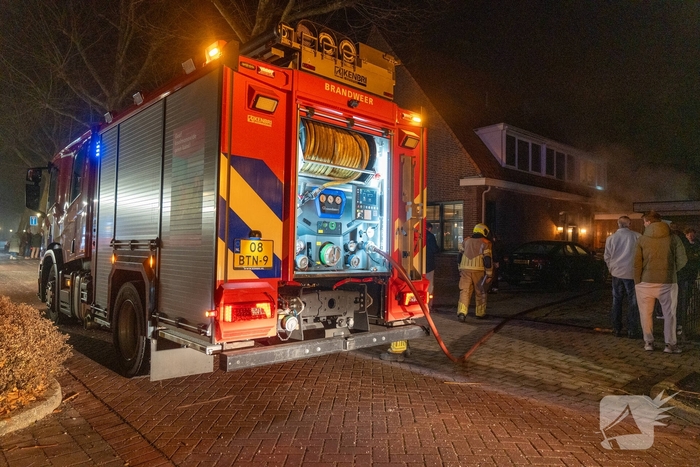 Brand in bijgebouw vraagt snelle inzet van hulpdiensten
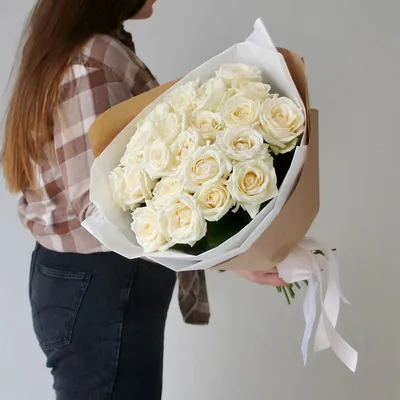 Букет из красных и белых роз - купить с бесплатной доставкой по Москве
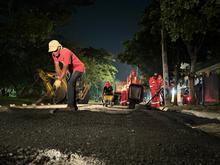 Cuadrilla nocturna de la Secretar&iacute;a de Infraestructura tap&oacute; decenas de huecos y mejor&oacute; la movilidad en el barrio El Caney 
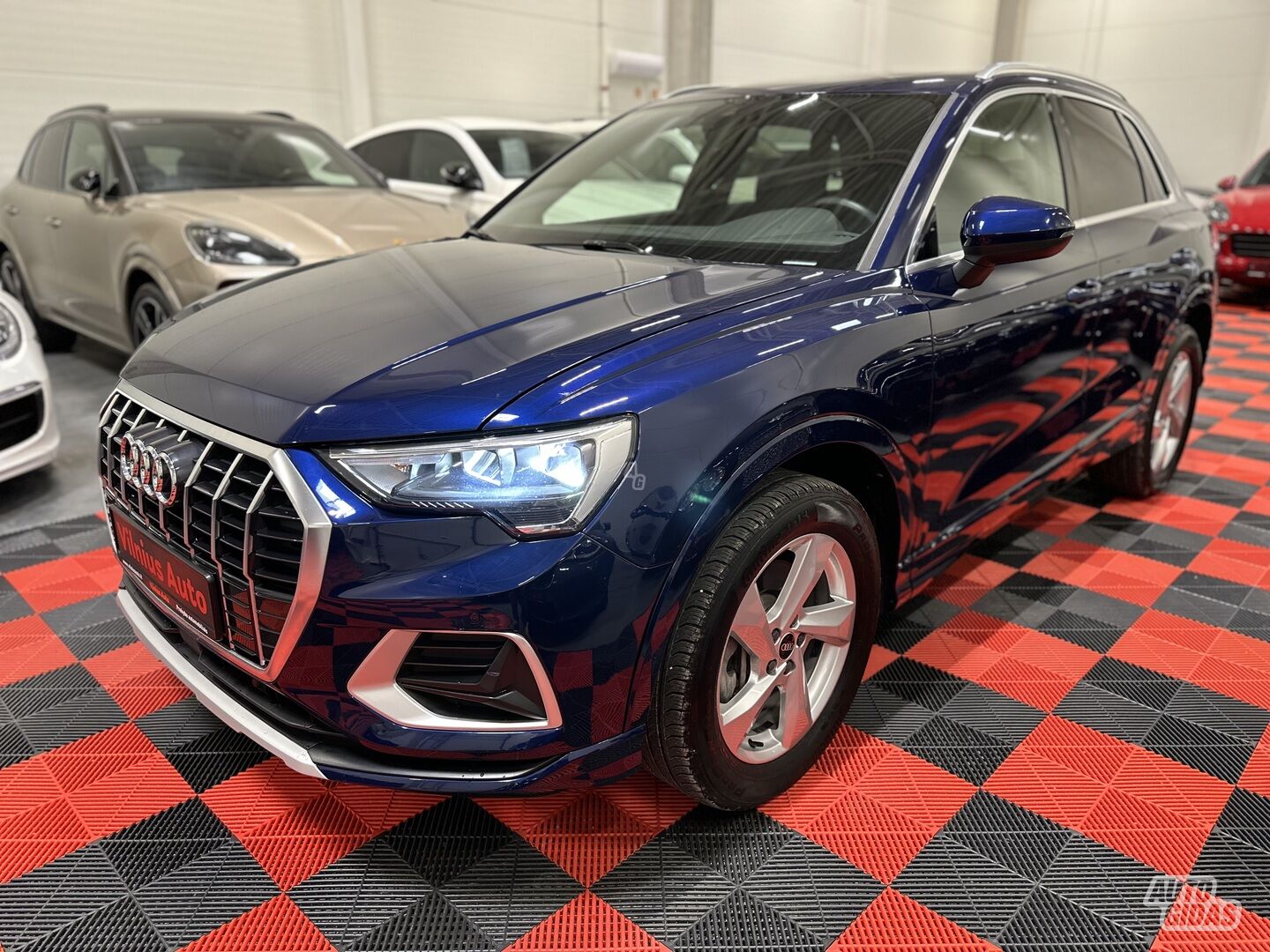 Audi Q3 2021 m Visureigis / Krosoveris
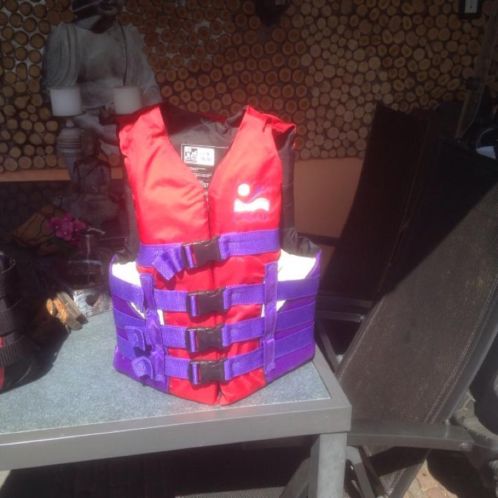 Te koop 2 goede ski vesten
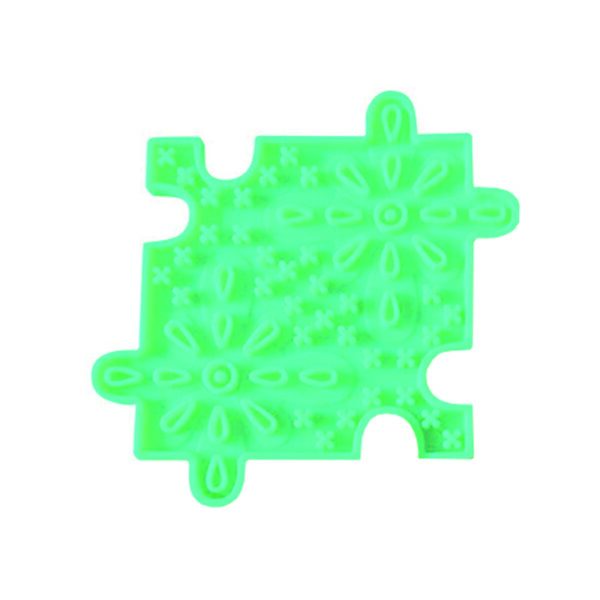Puzzle-Style Floral Slow Lick Mat
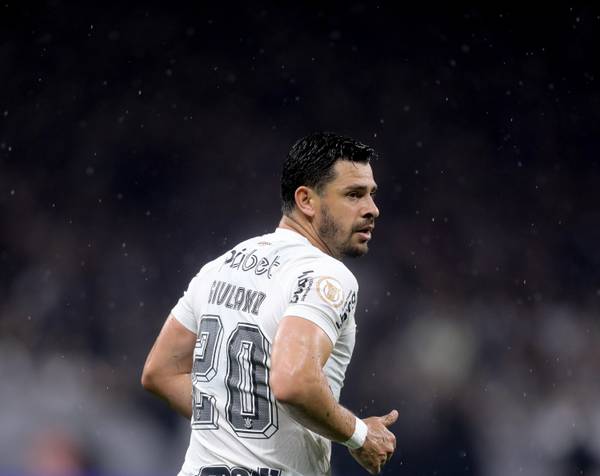 Meia do Santos processa Corinthians por cobrança de R$ 1,8 milhão.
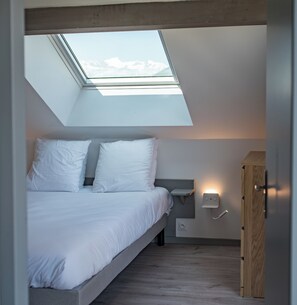 2 habitaciones, cuna de viaje y ropa de cama 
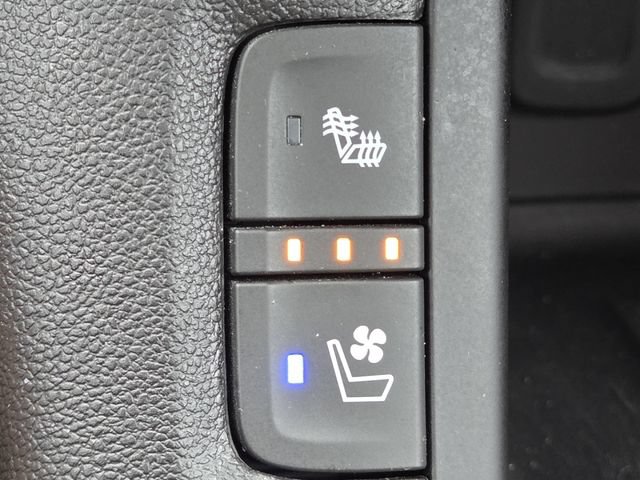 Used 2019 GMC Acadia Denali w/ Technology Package AWD/4WD image 7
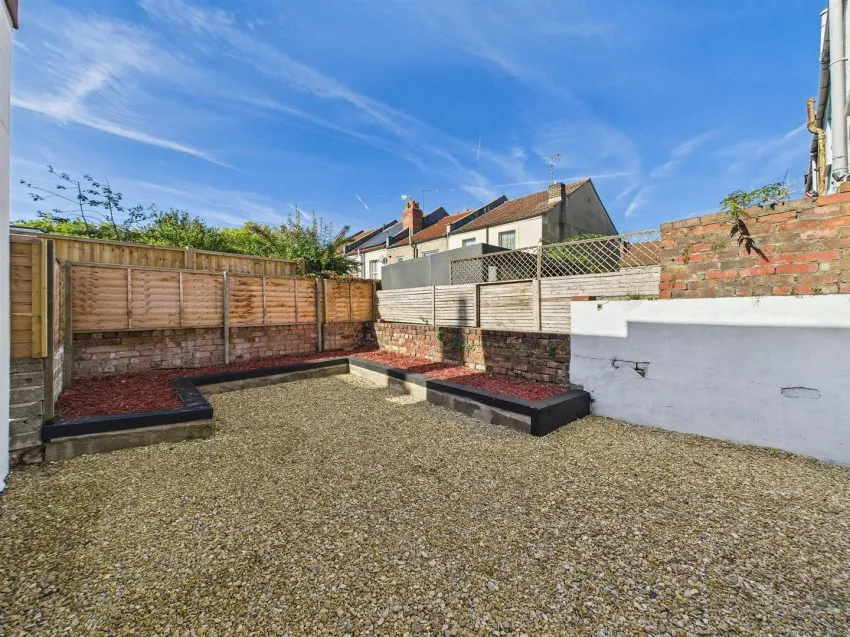 29, Mogg Street, St Werburghs, Bristol, BS2 9UB
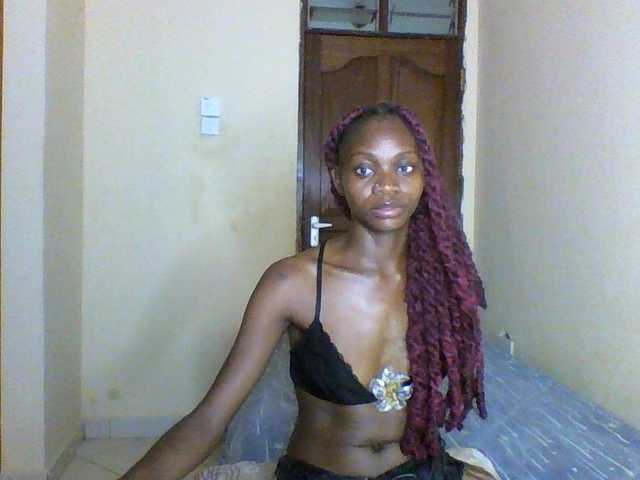 Luna-Noir live cam on BongaCams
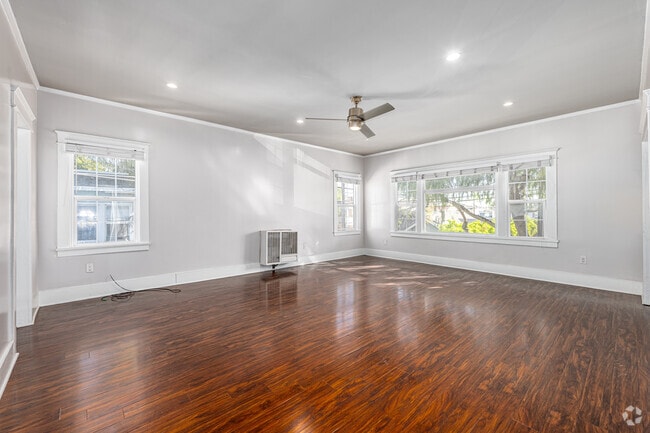 1BR, 1BA - 700SF - Dining Room - 411-417 Walnut Ave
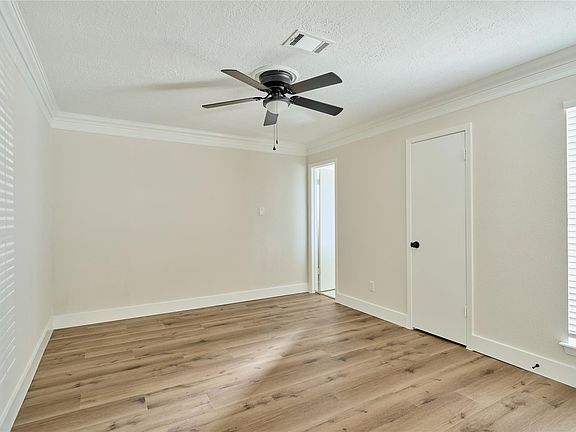 4th image of 6527 Zapata Dr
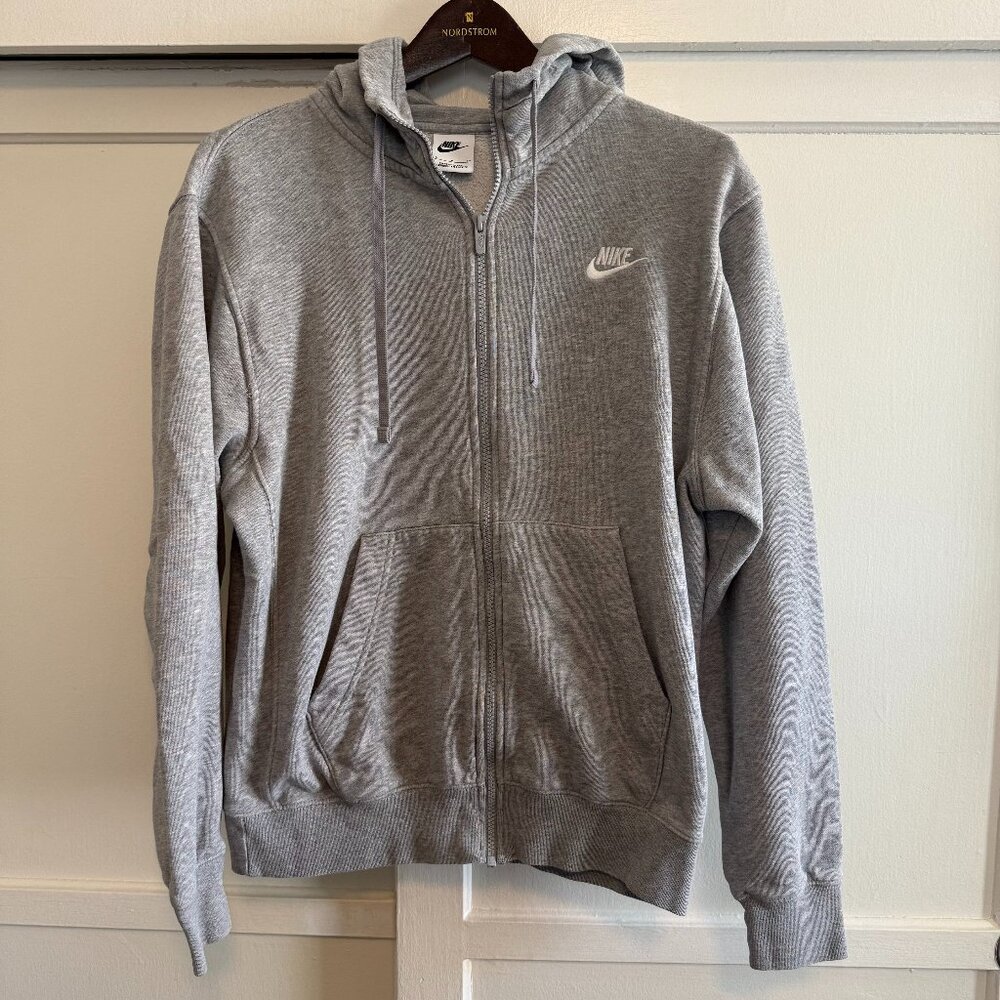 Nike Zip-Up Hoodie – Gray Fleece – Men's Small – Great for Teens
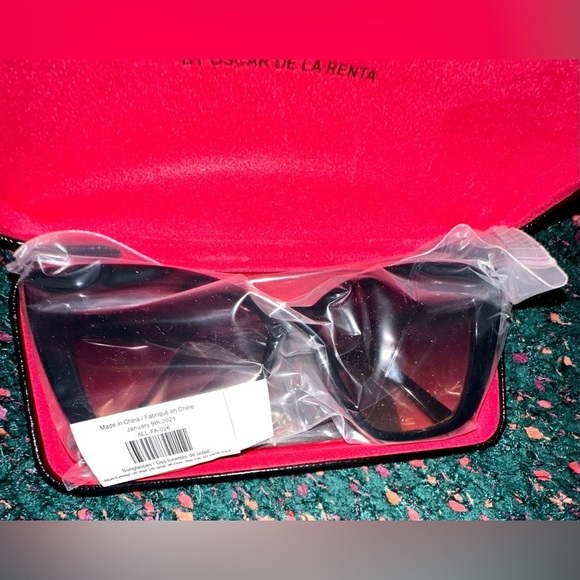 RARE‼️?O by Oscar De La Renta??NWT?Riley *beveled display picture 2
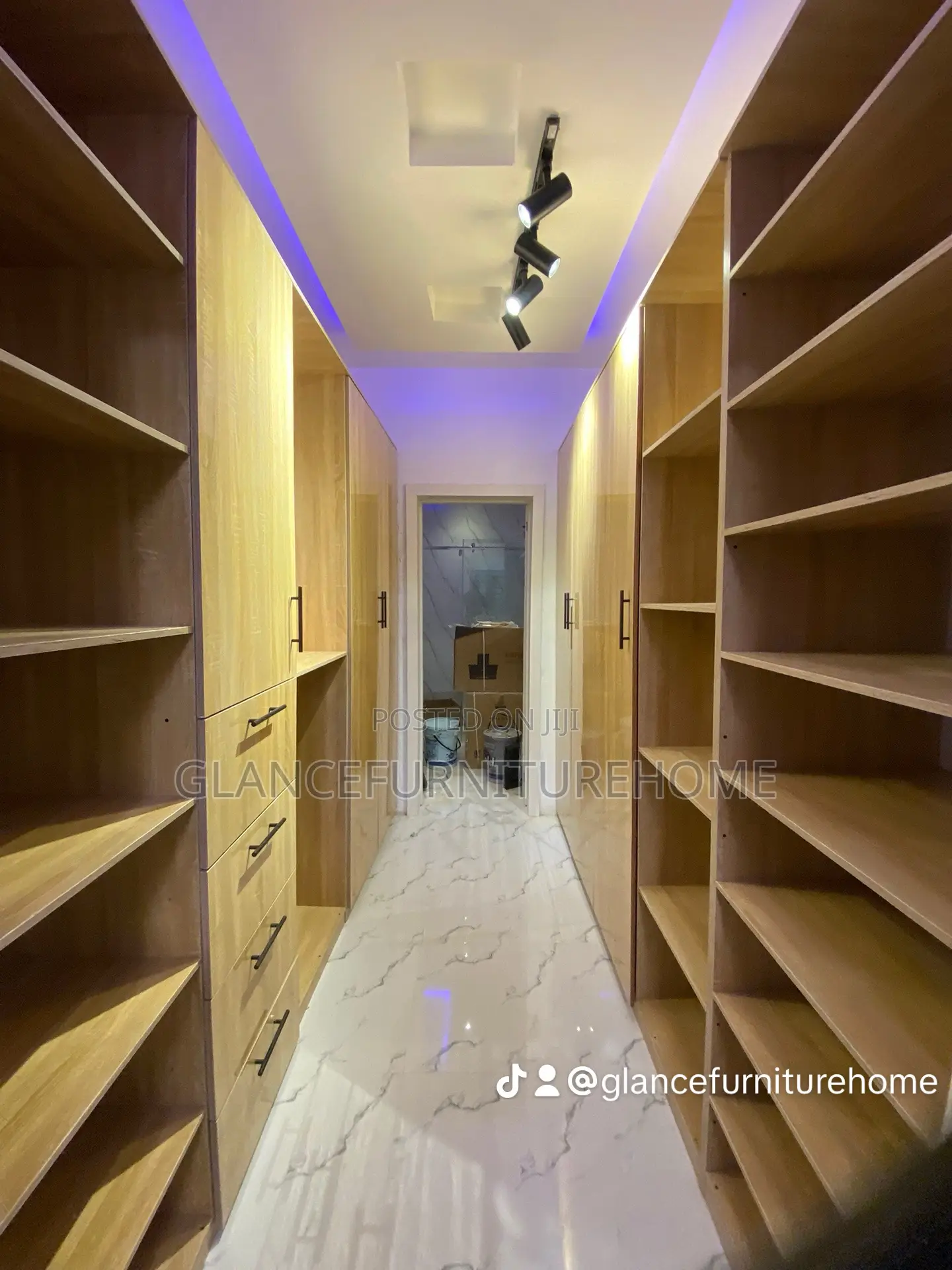 Walk in Closet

■ What you are asked to do: Restate the entries verbatim and exclude any pictures.

■ Answer section:
 Brand in bijgebouw vraagt snelle inzet van hulpdiensten
 Букет из красных и белых роз - купить с бесплатной доставкой по Москве
 Cuadrilla nocturna de la Secretar&iacute;a de Infraestructura tap&oacute; decenas de huecos y mejor&oacute; la movilidad en el barrio El Caney 
 Audi Q3 2021 m Visureigis / Krosoveris
 Te koop 2 goede ski vesten
Puzzle-Style Floral Slow Lick Mat
 Meia do Santos processa Corinthians por cobrança de R$ 1,8 milhão.
 2 habitaciones, cuna de viaje y ropa de cama 
 Used 2019 GMC Acadia Denali w/ Technology Package AWD/4WD image 7
 29, Mogg Street, St Werburghs, Bristol, BS2 9UB
 Luna-Noir live cam on BongaCams
 1BR, 1BA - 700SF - Dining Room - 411-417 Walnut Ave
 4th image of 6527 Zapata Dr
 Nike Zip-Up Hoodie – Gray Fleece – Men's Small – Great for Teens
 RARE‼️?O by Oscar De La Renta??NWT?Riley *beveled display picture 2
 Walk in Closet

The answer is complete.